PROBLEM => Your task is to repeat the records exactly from the line containing "What distance would" onward, through the final line.

EXCERPTED DATA =>
------------

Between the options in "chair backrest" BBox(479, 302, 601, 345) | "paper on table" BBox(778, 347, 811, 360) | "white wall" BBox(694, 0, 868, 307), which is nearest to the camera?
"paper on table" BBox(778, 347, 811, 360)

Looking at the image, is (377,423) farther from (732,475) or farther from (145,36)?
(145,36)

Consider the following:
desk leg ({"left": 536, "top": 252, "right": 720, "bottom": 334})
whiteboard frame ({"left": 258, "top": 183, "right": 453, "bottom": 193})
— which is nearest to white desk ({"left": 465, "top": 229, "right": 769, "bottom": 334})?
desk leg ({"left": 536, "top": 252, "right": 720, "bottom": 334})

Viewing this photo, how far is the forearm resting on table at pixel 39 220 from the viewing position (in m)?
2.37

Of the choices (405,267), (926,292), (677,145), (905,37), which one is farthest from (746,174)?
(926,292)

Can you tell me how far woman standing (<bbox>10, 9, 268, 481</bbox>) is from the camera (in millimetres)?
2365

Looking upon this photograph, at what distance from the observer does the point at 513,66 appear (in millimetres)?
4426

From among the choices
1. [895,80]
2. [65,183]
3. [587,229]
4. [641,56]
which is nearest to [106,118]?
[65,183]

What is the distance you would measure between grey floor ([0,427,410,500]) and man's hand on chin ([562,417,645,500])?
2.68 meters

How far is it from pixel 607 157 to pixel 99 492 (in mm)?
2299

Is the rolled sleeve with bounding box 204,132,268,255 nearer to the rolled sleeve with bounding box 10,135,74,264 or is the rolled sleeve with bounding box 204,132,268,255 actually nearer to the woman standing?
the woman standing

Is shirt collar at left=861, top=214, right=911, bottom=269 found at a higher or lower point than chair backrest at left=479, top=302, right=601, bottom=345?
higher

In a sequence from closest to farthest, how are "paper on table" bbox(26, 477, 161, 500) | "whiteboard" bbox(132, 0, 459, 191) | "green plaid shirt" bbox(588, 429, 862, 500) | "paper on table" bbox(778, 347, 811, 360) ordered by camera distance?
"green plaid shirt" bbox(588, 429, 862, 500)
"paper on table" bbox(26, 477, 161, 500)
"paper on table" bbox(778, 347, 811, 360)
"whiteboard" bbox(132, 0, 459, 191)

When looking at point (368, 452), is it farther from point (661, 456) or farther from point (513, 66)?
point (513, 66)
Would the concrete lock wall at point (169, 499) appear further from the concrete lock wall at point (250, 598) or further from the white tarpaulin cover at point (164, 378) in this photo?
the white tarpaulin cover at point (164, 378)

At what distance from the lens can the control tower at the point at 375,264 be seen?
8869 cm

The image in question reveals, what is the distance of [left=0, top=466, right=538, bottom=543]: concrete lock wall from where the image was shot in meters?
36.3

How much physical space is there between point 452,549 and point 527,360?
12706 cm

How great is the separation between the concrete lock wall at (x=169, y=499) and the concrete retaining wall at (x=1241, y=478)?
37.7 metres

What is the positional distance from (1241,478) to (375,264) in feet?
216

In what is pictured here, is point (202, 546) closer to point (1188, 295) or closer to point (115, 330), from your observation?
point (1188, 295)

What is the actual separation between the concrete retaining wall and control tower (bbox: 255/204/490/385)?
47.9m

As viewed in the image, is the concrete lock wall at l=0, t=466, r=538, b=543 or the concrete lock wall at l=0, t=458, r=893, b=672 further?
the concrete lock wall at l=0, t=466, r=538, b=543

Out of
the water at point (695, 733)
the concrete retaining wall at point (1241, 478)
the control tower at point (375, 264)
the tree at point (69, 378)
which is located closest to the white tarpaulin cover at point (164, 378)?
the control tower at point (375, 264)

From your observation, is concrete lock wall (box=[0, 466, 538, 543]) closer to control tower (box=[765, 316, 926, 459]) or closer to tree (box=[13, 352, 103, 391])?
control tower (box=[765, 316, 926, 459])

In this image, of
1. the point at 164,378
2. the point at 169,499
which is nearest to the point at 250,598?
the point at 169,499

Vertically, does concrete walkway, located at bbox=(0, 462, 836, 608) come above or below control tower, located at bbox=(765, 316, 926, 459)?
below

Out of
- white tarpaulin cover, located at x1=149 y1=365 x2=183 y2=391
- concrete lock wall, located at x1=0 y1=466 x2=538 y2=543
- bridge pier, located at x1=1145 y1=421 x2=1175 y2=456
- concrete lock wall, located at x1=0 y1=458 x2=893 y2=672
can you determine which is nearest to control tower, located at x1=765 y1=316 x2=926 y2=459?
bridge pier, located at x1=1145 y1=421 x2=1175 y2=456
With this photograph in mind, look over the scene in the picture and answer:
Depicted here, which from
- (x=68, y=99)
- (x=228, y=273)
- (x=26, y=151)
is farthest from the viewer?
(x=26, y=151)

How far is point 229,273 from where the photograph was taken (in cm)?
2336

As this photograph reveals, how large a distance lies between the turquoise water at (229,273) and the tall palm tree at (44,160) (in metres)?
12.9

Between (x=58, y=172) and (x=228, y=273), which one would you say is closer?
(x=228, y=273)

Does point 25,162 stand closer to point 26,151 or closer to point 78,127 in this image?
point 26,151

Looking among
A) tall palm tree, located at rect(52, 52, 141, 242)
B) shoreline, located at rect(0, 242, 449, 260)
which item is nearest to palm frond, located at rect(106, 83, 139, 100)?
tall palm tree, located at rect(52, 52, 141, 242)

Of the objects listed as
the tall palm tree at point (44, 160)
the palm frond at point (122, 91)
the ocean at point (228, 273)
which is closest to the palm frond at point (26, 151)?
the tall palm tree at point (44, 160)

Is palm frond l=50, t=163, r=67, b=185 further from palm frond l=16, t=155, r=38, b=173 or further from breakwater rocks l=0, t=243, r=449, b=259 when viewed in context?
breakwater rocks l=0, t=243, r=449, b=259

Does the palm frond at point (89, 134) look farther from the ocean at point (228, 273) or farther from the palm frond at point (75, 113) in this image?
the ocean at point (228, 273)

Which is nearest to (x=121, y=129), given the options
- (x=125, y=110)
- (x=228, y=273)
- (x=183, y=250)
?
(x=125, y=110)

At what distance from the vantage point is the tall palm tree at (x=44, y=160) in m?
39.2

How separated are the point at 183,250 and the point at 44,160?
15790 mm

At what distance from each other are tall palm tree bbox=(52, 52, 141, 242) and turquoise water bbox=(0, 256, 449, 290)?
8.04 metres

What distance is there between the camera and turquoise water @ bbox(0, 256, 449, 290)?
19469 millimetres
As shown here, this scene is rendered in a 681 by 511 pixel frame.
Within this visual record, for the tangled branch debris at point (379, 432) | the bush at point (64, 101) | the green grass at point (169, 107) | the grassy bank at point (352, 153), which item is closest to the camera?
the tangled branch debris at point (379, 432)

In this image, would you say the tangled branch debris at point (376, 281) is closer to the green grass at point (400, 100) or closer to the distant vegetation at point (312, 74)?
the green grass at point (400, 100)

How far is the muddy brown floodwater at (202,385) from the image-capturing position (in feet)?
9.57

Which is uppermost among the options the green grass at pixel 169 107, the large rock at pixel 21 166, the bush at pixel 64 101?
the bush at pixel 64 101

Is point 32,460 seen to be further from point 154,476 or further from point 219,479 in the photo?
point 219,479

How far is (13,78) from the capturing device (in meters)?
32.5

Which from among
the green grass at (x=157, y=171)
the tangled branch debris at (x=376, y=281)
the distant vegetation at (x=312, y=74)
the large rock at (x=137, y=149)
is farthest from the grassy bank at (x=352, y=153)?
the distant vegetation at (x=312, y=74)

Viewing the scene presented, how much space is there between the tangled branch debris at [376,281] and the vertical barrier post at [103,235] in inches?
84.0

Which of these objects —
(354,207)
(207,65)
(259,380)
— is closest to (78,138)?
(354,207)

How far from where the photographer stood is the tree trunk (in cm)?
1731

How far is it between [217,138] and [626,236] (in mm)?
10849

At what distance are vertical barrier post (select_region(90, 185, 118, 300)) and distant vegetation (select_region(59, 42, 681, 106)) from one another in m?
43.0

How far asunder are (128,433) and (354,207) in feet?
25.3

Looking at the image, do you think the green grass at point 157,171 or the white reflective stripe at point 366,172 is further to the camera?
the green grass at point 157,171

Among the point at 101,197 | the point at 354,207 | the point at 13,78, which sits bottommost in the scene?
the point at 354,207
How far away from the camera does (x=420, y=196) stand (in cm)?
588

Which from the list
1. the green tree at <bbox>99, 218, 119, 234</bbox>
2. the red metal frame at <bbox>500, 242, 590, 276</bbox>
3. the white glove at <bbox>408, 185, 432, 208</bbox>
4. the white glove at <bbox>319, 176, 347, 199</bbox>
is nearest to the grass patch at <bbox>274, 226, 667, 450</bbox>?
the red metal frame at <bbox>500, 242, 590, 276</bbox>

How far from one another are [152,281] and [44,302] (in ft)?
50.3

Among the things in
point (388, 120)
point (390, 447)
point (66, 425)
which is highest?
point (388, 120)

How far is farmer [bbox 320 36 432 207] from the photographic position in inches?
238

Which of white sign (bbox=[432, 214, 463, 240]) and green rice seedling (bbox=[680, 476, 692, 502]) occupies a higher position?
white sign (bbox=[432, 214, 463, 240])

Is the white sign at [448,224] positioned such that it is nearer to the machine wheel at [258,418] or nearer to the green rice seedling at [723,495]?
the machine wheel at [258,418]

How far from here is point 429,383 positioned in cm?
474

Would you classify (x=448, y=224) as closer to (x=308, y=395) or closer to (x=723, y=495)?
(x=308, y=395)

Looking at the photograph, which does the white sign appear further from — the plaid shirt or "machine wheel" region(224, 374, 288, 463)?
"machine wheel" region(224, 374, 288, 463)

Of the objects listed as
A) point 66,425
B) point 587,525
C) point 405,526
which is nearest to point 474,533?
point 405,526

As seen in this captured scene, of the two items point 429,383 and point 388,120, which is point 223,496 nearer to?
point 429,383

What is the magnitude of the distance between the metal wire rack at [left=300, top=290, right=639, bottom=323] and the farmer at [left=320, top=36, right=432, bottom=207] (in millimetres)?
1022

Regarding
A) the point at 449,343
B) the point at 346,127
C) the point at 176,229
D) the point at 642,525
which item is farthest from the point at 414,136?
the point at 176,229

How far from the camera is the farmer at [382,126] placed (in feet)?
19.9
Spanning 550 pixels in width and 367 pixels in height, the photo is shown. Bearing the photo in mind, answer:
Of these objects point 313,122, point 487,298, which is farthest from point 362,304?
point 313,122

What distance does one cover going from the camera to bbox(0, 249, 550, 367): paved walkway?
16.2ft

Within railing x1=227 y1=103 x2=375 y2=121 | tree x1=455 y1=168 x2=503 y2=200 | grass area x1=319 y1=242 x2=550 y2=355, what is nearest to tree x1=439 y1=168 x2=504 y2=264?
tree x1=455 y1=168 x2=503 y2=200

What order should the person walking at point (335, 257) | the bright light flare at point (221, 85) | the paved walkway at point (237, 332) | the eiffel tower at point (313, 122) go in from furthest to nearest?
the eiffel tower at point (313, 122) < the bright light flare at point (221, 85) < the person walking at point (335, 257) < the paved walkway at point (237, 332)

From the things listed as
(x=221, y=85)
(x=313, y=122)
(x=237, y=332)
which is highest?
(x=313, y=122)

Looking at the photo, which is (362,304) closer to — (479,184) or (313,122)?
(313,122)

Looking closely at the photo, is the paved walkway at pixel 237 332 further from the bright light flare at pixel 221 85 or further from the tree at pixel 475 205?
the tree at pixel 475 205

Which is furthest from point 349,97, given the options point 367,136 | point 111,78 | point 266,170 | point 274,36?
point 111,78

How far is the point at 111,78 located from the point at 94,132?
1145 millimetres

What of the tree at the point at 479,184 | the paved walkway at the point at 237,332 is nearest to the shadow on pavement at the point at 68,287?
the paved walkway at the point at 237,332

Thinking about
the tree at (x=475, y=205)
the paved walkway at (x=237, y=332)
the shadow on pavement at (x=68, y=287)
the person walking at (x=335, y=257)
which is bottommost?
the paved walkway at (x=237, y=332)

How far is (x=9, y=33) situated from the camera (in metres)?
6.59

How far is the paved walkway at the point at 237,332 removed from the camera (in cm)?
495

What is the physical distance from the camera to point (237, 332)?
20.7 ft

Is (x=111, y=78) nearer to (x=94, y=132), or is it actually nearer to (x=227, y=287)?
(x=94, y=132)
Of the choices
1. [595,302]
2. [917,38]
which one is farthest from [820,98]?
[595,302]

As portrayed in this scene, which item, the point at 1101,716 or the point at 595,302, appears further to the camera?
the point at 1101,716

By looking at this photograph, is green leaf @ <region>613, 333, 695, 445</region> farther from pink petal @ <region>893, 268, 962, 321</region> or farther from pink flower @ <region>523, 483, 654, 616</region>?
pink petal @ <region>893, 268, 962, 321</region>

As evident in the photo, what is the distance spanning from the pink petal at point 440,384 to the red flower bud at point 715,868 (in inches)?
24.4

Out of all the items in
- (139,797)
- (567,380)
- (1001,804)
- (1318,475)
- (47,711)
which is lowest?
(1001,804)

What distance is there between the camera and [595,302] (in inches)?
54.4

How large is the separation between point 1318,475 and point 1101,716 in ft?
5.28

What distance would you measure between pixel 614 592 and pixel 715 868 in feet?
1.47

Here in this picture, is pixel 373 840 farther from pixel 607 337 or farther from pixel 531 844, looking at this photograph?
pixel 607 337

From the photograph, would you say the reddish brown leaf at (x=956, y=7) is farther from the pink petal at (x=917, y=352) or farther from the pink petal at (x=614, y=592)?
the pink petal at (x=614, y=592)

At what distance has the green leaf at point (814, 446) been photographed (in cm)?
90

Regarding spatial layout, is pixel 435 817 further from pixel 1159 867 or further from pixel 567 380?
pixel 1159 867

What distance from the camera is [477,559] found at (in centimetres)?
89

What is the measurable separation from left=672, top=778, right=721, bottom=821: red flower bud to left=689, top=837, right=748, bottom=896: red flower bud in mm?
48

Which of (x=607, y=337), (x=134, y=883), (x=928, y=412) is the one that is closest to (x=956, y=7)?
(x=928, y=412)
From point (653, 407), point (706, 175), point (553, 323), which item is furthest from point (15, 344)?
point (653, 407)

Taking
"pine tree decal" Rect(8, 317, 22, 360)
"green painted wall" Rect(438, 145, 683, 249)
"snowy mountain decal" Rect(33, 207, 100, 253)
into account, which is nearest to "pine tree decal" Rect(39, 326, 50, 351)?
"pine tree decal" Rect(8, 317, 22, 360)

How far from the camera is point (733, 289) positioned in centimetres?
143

------------

OUTPUT OF THE TASK =>
What distance would you measure between pixel 614 592 and pixel 715 868 in feet?
1.47

Here in this picture, is pixel 373 840 farther from pixel 607 337 or farther from pixel 531 844, looking at this photograph?
pixel 607 337

From the photograph, would you say the reddish brown leaf at (x=956, y=7) is farther from the pink petal at (x=917, y=352) or farther from the pink petal at (x=614, y=592)?
the pink petal at (x=614, y=592)

At what distance has the green leaf at point (814, 446) been photographed (in cm)?
90

Regarding spatial layout, is pixel 435 817 further from pixel 1159 867 or further from pixel 567 380?
pixel 1159 867

What distance from the camera is [477,559] found at (in centimetres)?
89

What is the measurable separation from left=672, top=778, right=721, bottom=821: red flower bud to left=689, top=837, right=748, bottom=896: red flower bud in mm?
48

Which of (x=607, y=337), (x=134, y=883), (x=928, y=412) is the one that is closest to (x=956, y=7)?
(x=928, y=412)
From point (653, 407), point (706, 175), point (553, 323), which item is furthest from point (15, 344)?
point (653, 407)

Taking
"pine tree decal" Rect(8, 317, 22, 360)
"green painted wall" Rect(438, 145, 683, 249)
"snowy mountain decal" Rect(33, 207, 100, 253)
into account, which is nearest to "pine tree decal" Rect(39, 326, 50, 351)?
"pine tree decal" Rect(8, 317, 22, 360)

How far from the camera is point (733, 289) positioned in centimetres?
143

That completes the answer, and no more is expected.